# Co należy zrobić
Przedstaw część wykazu jako plik CSV z dwiema kolumnami, „tekst” i „odpowiedz”, w którym każdy tekst wraz z przypisaną mu odpowiedzią zajmuje osobny wiersz, każde pole stoi w cudzysłowie, a podziały wierszy zamienione są na spacje. Zacznij od wiersza zawierającego „Over all the options” i uwzględnij wszystko aż do końca wykazu.

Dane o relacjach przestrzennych
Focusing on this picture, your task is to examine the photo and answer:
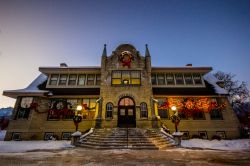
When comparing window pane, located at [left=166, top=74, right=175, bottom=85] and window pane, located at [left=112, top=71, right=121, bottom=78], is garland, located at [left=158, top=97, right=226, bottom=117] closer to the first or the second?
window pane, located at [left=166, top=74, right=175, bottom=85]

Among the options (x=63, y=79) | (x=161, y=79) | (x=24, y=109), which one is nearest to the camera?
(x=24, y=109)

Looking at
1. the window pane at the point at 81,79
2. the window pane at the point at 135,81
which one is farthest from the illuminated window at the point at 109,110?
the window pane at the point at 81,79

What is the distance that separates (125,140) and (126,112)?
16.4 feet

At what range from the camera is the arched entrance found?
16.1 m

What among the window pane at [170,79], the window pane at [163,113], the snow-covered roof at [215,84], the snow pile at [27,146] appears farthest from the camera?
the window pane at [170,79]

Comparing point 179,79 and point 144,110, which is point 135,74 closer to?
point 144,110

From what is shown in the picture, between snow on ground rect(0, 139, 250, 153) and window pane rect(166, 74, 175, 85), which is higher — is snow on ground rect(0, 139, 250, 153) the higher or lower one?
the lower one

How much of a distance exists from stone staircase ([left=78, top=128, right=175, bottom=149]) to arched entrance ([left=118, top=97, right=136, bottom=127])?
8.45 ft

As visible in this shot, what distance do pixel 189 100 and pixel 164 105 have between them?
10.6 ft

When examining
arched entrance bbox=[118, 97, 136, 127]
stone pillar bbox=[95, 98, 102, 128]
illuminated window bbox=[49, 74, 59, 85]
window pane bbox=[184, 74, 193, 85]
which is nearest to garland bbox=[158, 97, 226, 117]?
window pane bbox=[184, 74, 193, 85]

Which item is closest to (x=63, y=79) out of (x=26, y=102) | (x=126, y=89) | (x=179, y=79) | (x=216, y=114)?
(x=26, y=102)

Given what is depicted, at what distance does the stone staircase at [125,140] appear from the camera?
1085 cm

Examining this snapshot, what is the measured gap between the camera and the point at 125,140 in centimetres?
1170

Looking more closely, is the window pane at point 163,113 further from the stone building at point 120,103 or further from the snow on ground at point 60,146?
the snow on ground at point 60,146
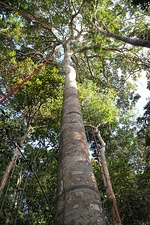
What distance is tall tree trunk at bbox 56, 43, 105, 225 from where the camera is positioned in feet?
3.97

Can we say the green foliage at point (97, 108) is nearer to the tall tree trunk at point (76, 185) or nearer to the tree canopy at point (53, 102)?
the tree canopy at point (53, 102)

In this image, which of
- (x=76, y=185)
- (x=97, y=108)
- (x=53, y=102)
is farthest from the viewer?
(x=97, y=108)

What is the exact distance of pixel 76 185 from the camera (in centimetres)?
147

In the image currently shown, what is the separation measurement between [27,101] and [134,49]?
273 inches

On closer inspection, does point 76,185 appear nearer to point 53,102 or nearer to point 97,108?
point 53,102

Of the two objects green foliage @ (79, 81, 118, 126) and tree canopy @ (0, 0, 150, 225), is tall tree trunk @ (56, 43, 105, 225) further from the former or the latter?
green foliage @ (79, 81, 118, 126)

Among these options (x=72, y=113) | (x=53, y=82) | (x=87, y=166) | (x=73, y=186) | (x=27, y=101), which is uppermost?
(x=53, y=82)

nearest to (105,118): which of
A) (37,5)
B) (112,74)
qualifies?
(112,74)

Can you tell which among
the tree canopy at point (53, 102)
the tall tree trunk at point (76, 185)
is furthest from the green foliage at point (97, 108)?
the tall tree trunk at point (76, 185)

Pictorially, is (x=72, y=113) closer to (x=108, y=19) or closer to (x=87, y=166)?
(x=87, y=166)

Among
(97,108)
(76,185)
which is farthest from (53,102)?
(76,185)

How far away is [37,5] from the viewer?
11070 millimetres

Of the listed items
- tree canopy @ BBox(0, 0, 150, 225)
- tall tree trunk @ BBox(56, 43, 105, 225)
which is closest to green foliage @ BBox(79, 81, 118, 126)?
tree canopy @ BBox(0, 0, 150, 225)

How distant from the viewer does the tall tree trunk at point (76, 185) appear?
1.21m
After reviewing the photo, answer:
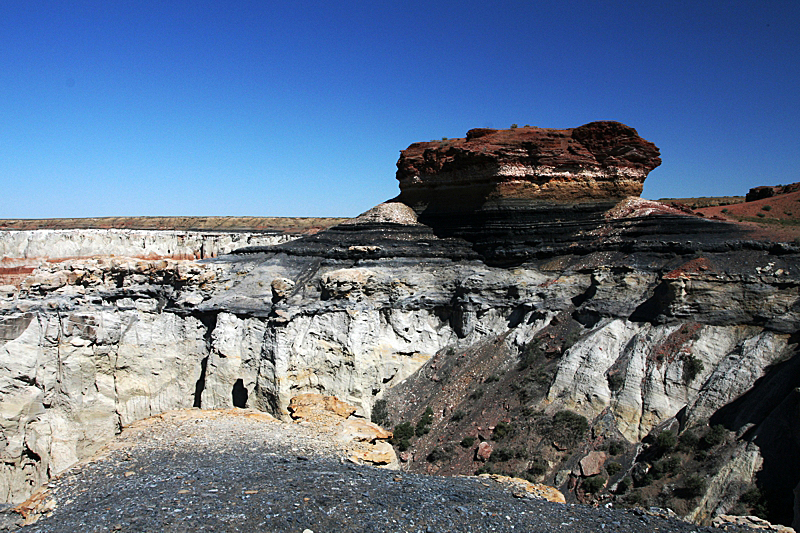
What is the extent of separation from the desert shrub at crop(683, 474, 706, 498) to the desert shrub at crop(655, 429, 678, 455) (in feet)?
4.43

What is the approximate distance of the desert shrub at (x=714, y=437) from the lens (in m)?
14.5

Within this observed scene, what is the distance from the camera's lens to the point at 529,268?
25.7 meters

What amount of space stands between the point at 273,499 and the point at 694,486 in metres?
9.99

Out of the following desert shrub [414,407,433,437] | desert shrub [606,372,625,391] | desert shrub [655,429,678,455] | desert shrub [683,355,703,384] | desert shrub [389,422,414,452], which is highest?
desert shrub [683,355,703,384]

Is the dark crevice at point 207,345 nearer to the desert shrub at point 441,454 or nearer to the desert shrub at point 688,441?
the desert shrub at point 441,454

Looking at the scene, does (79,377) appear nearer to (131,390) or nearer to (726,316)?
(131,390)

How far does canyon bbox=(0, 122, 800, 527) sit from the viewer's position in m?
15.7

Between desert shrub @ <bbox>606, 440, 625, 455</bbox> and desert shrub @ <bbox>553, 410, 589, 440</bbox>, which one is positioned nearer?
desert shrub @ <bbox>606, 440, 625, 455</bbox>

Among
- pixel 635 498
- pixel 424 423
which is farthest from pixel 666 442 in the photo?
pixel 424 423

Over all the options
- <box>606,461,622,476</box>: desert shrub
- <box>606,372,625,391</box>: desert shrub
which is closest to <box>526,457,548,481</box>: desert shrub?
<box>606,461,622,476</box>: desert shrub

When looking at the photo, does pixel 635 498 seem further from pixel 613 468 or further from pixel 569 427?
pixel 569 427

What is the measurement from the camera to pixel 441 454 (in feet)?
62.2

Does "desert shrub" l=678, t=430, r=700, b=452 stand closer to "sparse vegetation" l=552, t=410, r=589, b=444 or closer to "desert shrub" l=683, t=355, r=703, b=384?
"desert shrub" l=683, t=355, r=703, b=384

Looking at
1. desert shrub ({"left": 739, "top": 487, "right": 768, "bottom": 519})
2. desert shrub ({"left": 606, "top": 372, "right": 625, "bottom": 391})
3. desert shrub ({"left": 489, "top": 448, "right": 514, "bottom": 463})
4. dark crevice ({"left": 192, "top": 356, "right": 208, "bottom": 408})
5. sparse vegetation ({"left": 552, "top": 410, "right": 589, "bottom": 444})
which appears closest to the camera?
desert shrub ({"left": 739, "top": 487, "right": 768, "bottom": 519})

# Pełna odpowiedź
tekst,odpowiedz
"Over all the options - <box>606,461,622,476</box>: desert shrub - <box>606,372,625,391</box>: desert shrub which is closest to <box>526,457,548,481</box>: desert shrub?","<box>606,461,622,476</box>: desert shrub"
"When looking at the photo, does pixel 635 498 seem further from pixel 613 468 or further from pixel 569 427?","pixel 569 427"
"What is the measurement from the camera to pixel 441 454 (in feet)?","62.2"
"Does ""desert shrub"" l=678, t=430, r=700, b=452 stand closer to ""sparse vegetation"" l=552, t=410, r=589, b=444 or closer to ""desert shrub"" l=683, t=355, r=703, b=384?","""desert shrub"" l=683, t=355, r=703, b=384"
"Looking at 1. desert shrub ({""left"": 739, ""top"": 487, ""right"": 768, ""bottom"": 519}) 2. desert shrub ({""left"": 606, ""top"": 372, ""right"": 625, ""bottom"": 391}) 3. desert shrub ({""left"": 489, ""top"": 448, ""right"": 514, ""bottom"": 463}) 4. dark crevice ({""left"": 192, ""top"": 356, ""right"": 208, ""bottom"": 408}) 5. sparse vegetation ({""left"": 552, ""top"": 410, ""right"": 589, ""bottom"": 444}) which appears closest to the camera?","desert shrub ({""left"": 739, ""top"": 487, ""right"": 768, ""bottom"": 519})"